Workflows that have no secret and all their permissions set to read/none don't benefit from being pinned, and add burden for users to keep them up to date. We may want to relax the Token-Permission check, making this a "bonus" point rather than flagging it as an problem

thanks for bringing that issue to my attention. At least access to secrets would need to be clarified in context of de-penalization. I'll get involved in that issue, thanks.

I believe three of the most relevant attack scenarios without pinning are:

  • Write access and an unpinned action are used to sneak new commits into Git

We have two workflows with write permissions, and they only have write access to PRs. One is GitHub's own actions/stale, the other is Read the Docs' readthedocs/actions/preview, both providers are well trusted.

  • Read access and an unpinned action are used to release/deploy/publish things

I don't think we have any release/deploy/publish, other than the documentation previews.

  • Read access and an unpinned action are used to leak CI credentials

The secrets -- secrets.ADD_TO_PROJECT_PAT, secrets.GITHUB_TOKEN, secrets.MAILGUN_PYTHON_ORG_MAILGUN_KEY -- are only used with GitHub's own actions/*.

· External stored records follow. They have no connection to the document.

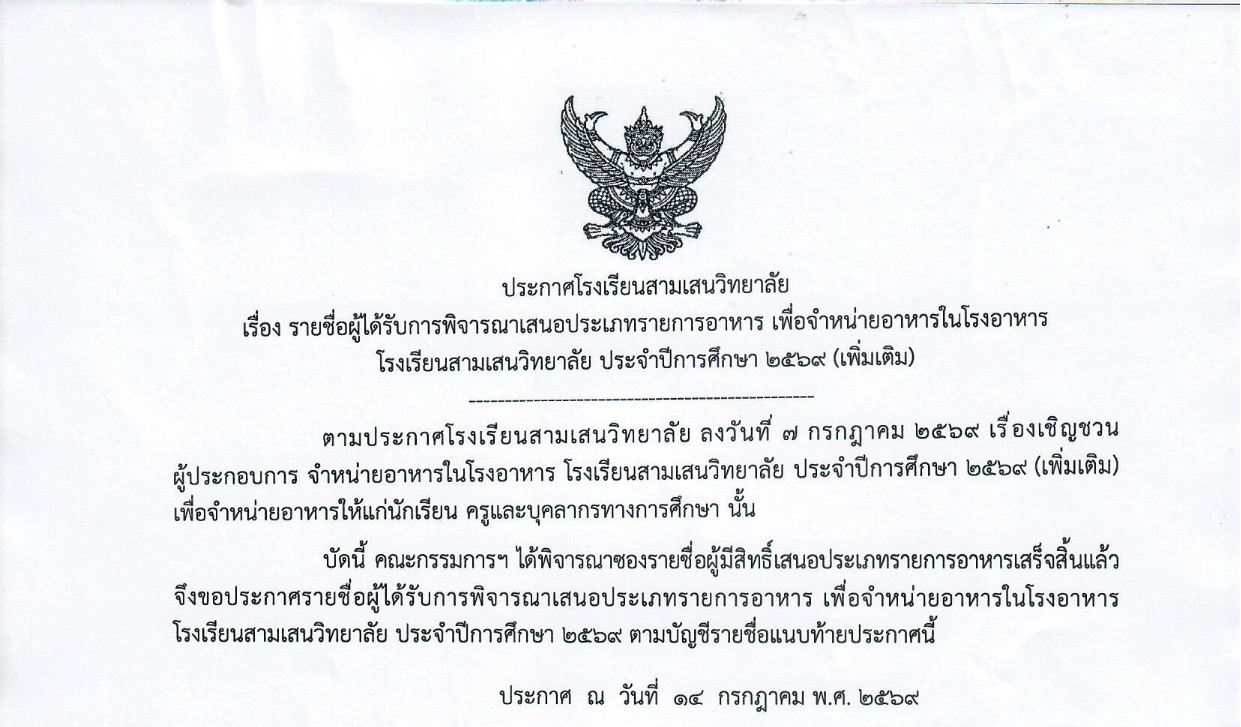 ประกาศโรงเรียนสามเสนวิทยาลัย
เรื่อง รายชื่อผู้ได้รับการพิจารณาเสนอประเภทรายการอาหาร เพื่อจำหน่ายอาหารในโรงอาหาร
โรงเรียนสามเสนวิทยาลัย ประจำปีการศึกษา ๒๕๖๙ (เพิ่มเติม)

ตามประกาศโรงเรียนสามเสนวิทยาลัย ลงวันที่ ๗ กรกฎาคม ๒๕๖๙ เรื่องเชิญชวนผู้ประกอบการ จำหน่ายอาหารในโรงอาหาร โรงเรียนสามเสนวิทยาลัย ประจำปีการศึกษา ๒๕๖๙ (เพิ่มเติม) เพื่อจำหน่ายอาหารให้แก่นักเรียน ครูและบุคลากรทางการศึกษา นั้น

บัดนี้ คณะกรรมการฯ ได้พิจารณาซองรายชื่อผู้มีสิทธิ์เสนอประเภทรายการอาหารเสร็จสิ้นแล้ว จึงขอประกาศรายชื่อผู้ได้รับการพิจารณาเสนอประเภทรายการอาหาร เพื่อจำหน่ายอาหารในโรงอาหาร โรงเรียนสามเสนวิทยาลัย ประจำปีการศึกษา ๒๕๖๙ ตามบัญชีรายชื่อแนบท้ายประกาศนี้

ประกาศ ณ วันที่ ๑๔ กรกฎาคม พ.ศ. ๒๕๖๙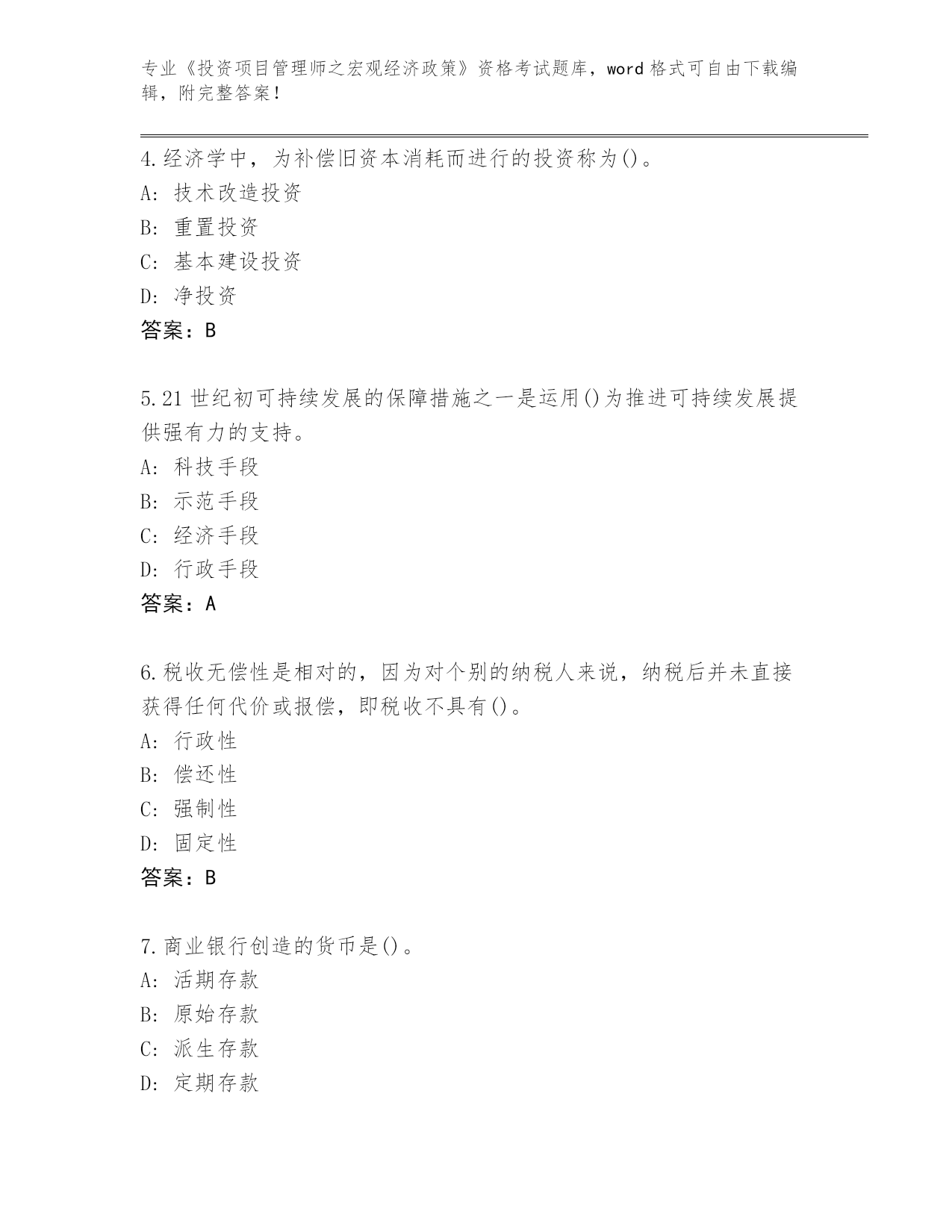 专业《投资项目管理师之宏观经济政策》资格考试题库，word 格式可自由下载编辑，附完整答案！

4.经济学中，为补偿旧资本消耗而进行的投资称为()。
A: 技术改造投资
B: 重置投资
C: 基本建设投资
D: 净投资
答案：B

5.21 世纪初可持续发展的保障措施之一是运用()为推进可持续发展提供强有力的支持。
A: 科技手段
B: 示范手段
C: 经济手段
D: 行政手段
答案：A

6.税收无偿性是相对的，因为对个别的纳税人来说，纳税后并未直接获得任何代价或报偿，即税收不具有()。
A: 行政性
B: 偿还性
C: 强制性
D: 固定性
答案：B

7.商业银行创造的货币是()。
A: 活期存款
B: 原始存款
C: 派生存款
D: 定期存款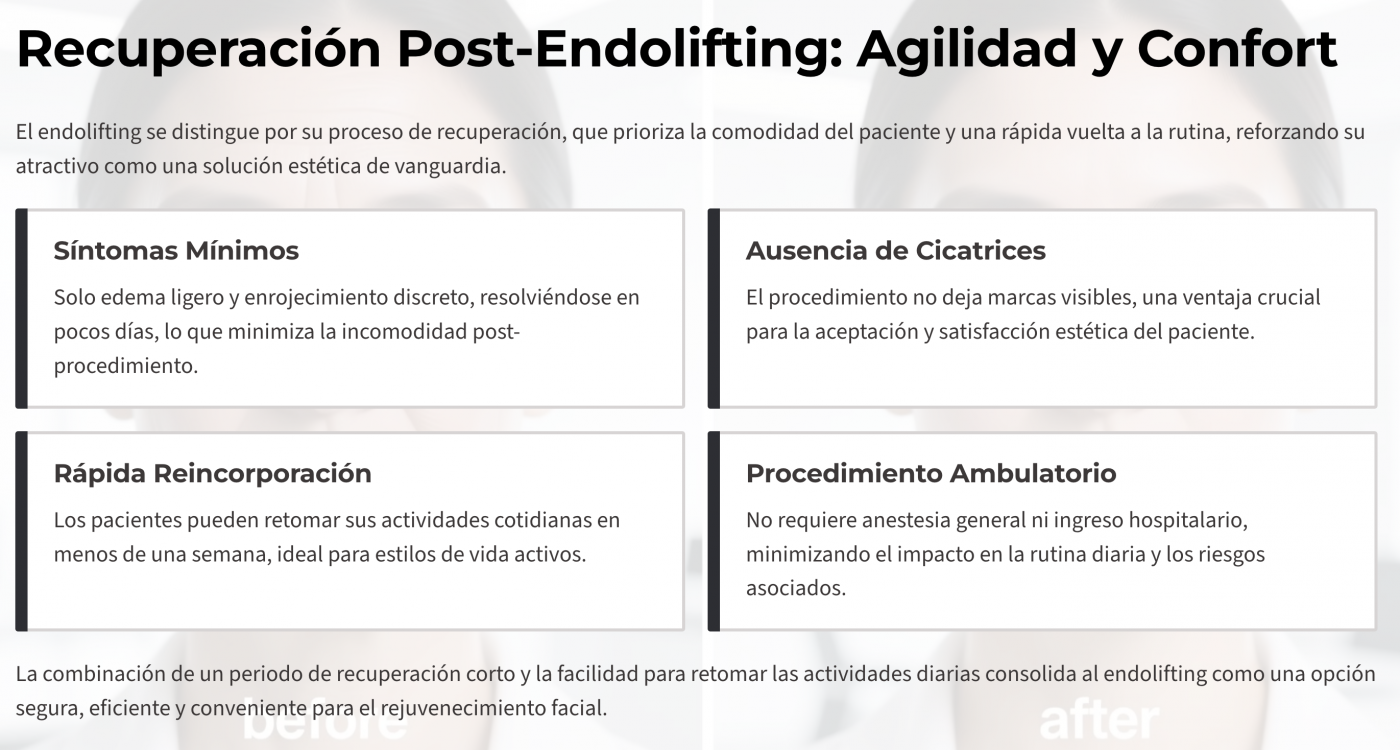 Recuperación Post-Endolifting: Agilidad y Confort

El endolifting se distingue por su proceso de recuperación, que prioriza la comodidad del paciente y una rápida vuelta a la rutina, reforzando su atractivo como una solución estética de vanguardia.

Síntomas Mínimos

Solo edema ligero y enrojecimiento discreto, resolviéndose en pocos días, lo que minimiza la incomodidad post-procedimiento.

Ausencia de Cicatrices

El procedimiento no deja marcas visibles, una ventaja crucial para la aceptación y satisfacción estética del paciente.

Rápida Reincorporación

Los pacientes pueden retomar sus actividades cotidianas en menos de una semana, ideal para estilos de vida activos.

Procedimiento Ambulatorio

No requiere anestesia general ni ingreso hospitalario, minimizando el impacto en la rutina diaria y los riesgos asociados.

La combinación de un periodo de recuperación corto y la facilidad para retomar las actividades diarias consolida al endolifting como una opción segura, eficiente y conveniente para el rejuvenecimiento facial.

before

after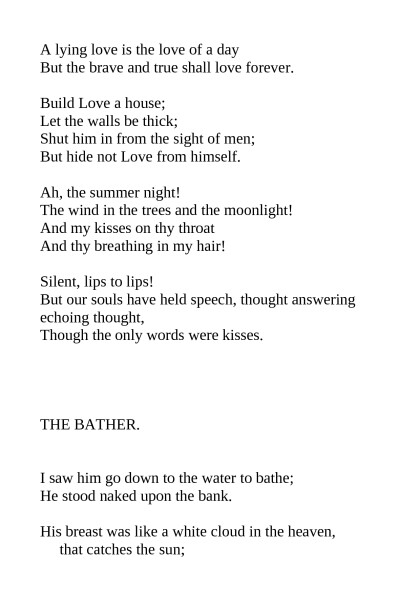 A lying love is the love of a day
But the brave and true shall love forever.

Build Love a house;
Let the walls be thick;
Shut him in from the sight of men;
But hide not Love from himself.

Ah, the summer night!
The wind in the trees and the moonlight!
And my kisses on thy throat
And thy breathing in my hair!

Silent, lips to lips!
But our souls have held speech, thought answering echoing thought,
Though the only words were kisses.

THE BATHER.

I saw him go down to the water to bathe;
He stood naked upon the bank.

His breast was like a white cloud in the heaven, that catches the sun;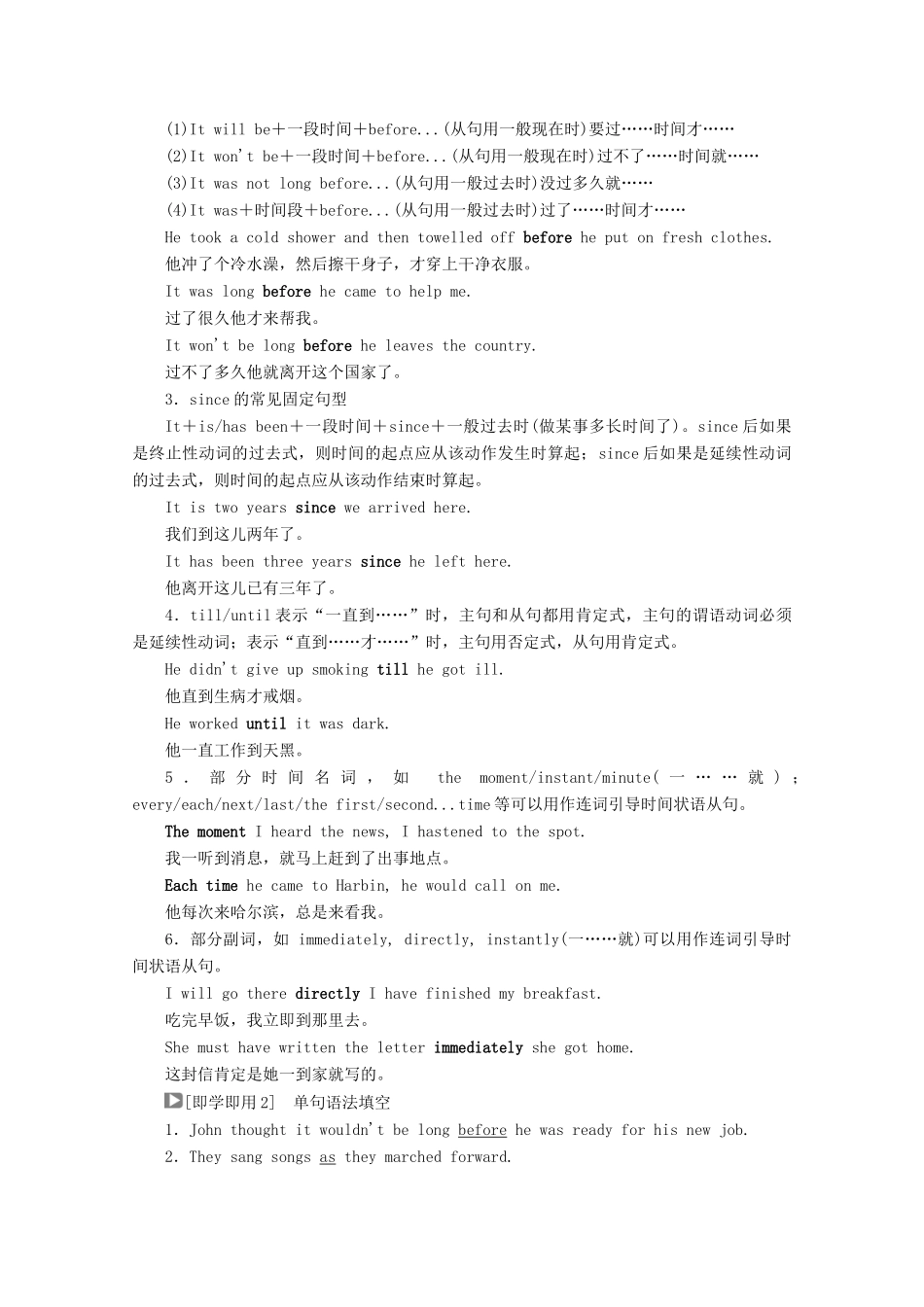 (1)It will be＋一段时间＋before...(从句用一般现在时)要过……时间才……
(2)It won't be＋一段时间＋before...(从句用一般现在时)过不了……时间就……
(3)It was not long before...(从句用一般过去时)没过多久就……
(4)It was＋时间段＋before...(从句用一般过去时)过了……时间才……

He took a cold shower and then towelled off before he put on fresh clothes.
他冲了个冷水澡，然后擦干身子，才穿上干净衣服。

It was long before he came to help me.
过了很久他才来帮我。

It won't be long before he leaves the country.
过不了多久他就离开这个国家了。

3．since的常见固定句型

It＋is/has been＋一段时间＋since＋一般过去时(做某事多长时间了)。since后如果是终止性动词的过去式，则时间的起点应从该动作发生时算起；since后如果是延续性动词的过去式，则时间的起点应从该动作结束时算起。

It is two years since we arrived here.
我们到这儿两年了。

It has been three years since he left here.
他离开这儿已有三年了。

4．till/until表示“一直到……”时，主句和从句都用肯定式，主句的谓语动词必须是延续性动词；表示“直到……才……”时，主句用否定式，从句用肯定式。

He didn't give up smoking till he got ill.
他直到生病才戒烟。

He worked until it was dark.
他一直工作到天黑。

5．部分时间名词，如 the moment/instant/minute(一……就)；every/each/next/last/the first/second...time等可以用作连词引导时间状语从句。

The moment I heard the news, I hastened to the spot.
我一听到消息，就马上赶到了出事地点。

Each time he came to Harbin, he would call on me.
他每次来哈尔滨，总是来看我。

6．部分副词，如 immediately, directly, instantly(一……就)可以用作连词引导时间状语从句。

I will go there directly I have finished my breakfast.
吃完早饭，我立即到那里去。

She must have written the letter immediately she got home.
这封信肯定是她一到家就写的。

[即学即用2]　单句语法填空
1. John thought it wouldn't be long before he was ready for his new job.
2. They sang songs as they marched forward.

Regarding the three scenarios I introduced above I should add that these were meant to be general, not specific to CPython.

If you believe you're all safe with CPython's GitHub Actions today, it would be great to have some GitHub Action that prevents that state from degrading through pull requests in the future. Would be trivial to detect with a few lines of shell.

So I'm -1 on these changes, it makes things harder to work with and there are more important things on the security scale.

The harder-to-work-with part is only the potential volume of pull requests: CI and Dependabot do the rest, it's a few clicks of a button by a human every now and then, nothing more. A price that personally I am happily paying in my own projects but that you and others seem to give a lot more weight than me, which I find surprising but which I can accept. I will hence close this pull request as "wontfix".